Mais en lisant les cent dernières pages, j'ai enfin compris où l'autrice voulait en venir. Toutes les péripéties de la future «
bad queen », y compris la longue intrigue préalable à la romance entre Ciaran et Violaine (qui a une réelle utilité dans l'histoire), étaient nécessaires pour que certaines choses prennent tout leur poids à la fin. Donc, chapeau pour la construction, même si je pense que le roman aurait gagné à être un poil ratiboisé dans sa première partie, et, au contraire, développé vers la fin. Finalement, cette reine-sorcière que nous connaissons et attendons n'apparaît que dans les cinquante dernières pages. J'ai eu la même impression pour sa relation avec la princesse Blanche, qui, de par sa subtilité, aurait mérité un peu plus de détails et de développement.
Dans ce roman, il faut accepter que la reine-sorcière soit un personnage radicalement différent de celle qui apparaît dans Blanche-Neige. le trait de caractère principal de cette mauvaise reine dans l'histoire originale est sa vanité, symbolisée par son recours au miroir (« Miroir, miroir, dis-moi qui est la plus belle... »). Ici, l'autrice en a fait complètement autre chose. Violaine n'est pas vaine, et l'origine de sa jalousie envers la princesse se situe autre part.
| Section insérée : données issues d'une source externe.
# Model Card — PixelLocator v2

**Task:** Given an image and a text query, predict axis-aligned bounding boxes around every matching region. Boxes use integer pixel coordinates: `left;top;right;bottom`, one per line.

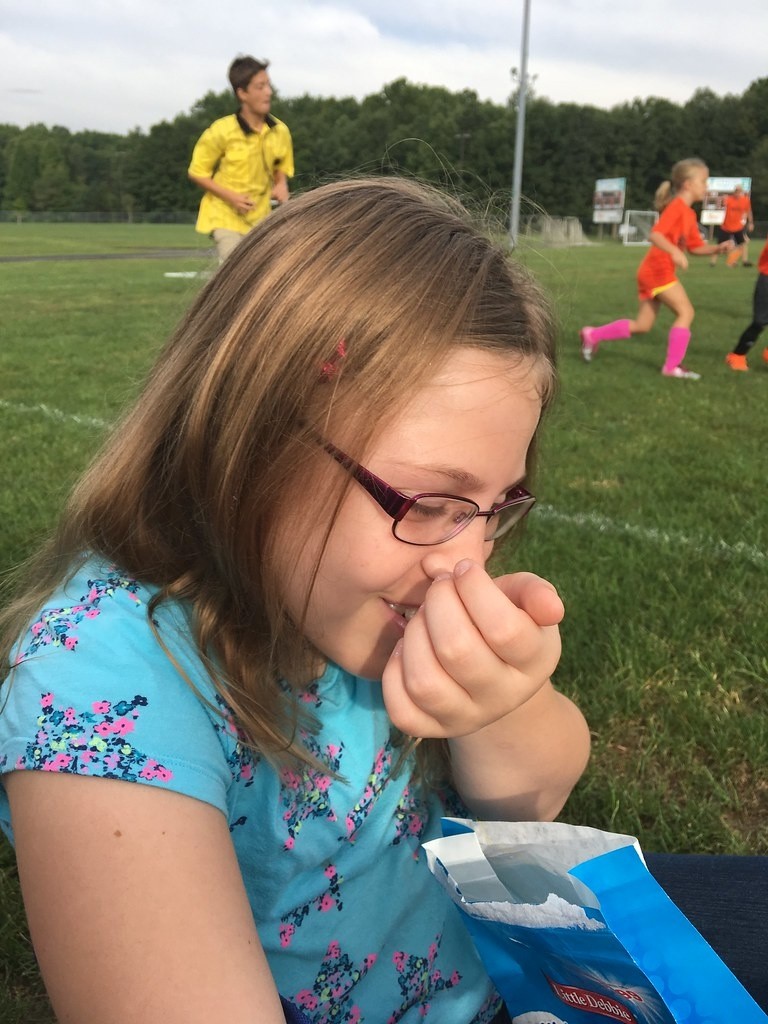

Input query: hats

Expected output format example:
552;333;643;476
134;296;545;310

J'ai d'ailleurs trouvé cette thématique mature, intéressante et audacieuse : c'est rare que l'on évoque ce genre de thèmes en fantasy, et là encore, ce choix d'une écriture très féminine (qui se prête très bien avec le genre du conte) m'a rappelé
Tanith Lee. J'aurais aimé en lire un peu plus là-dessus...
Bad Queen est sans doute un roman qui ne parlera pas à tout le monde : ce n'est pas un page-turner, et encore moins une romantasy comme c'est la mode en ce moment. En tant que réécriture de conte, il peut aussi décevoir les attentes. Mais il m'a touché, de par ce destin de femme tragique, qui exploite avec justesse la figure de la sorcière (une femme libre, indépendante et incomprise, qui s'autorise tous les sentiments, même les mauvais) et le plot-twist audacieux et novateur qu'il propose à la toute fin. Désolé pour ce manque de détails, mais c'est le type de bouquin qu'il ne faut pas spoiler ! Lisez-le, surtout si vous croyez tout savoir de Blanche-Neige : vous serez surpris.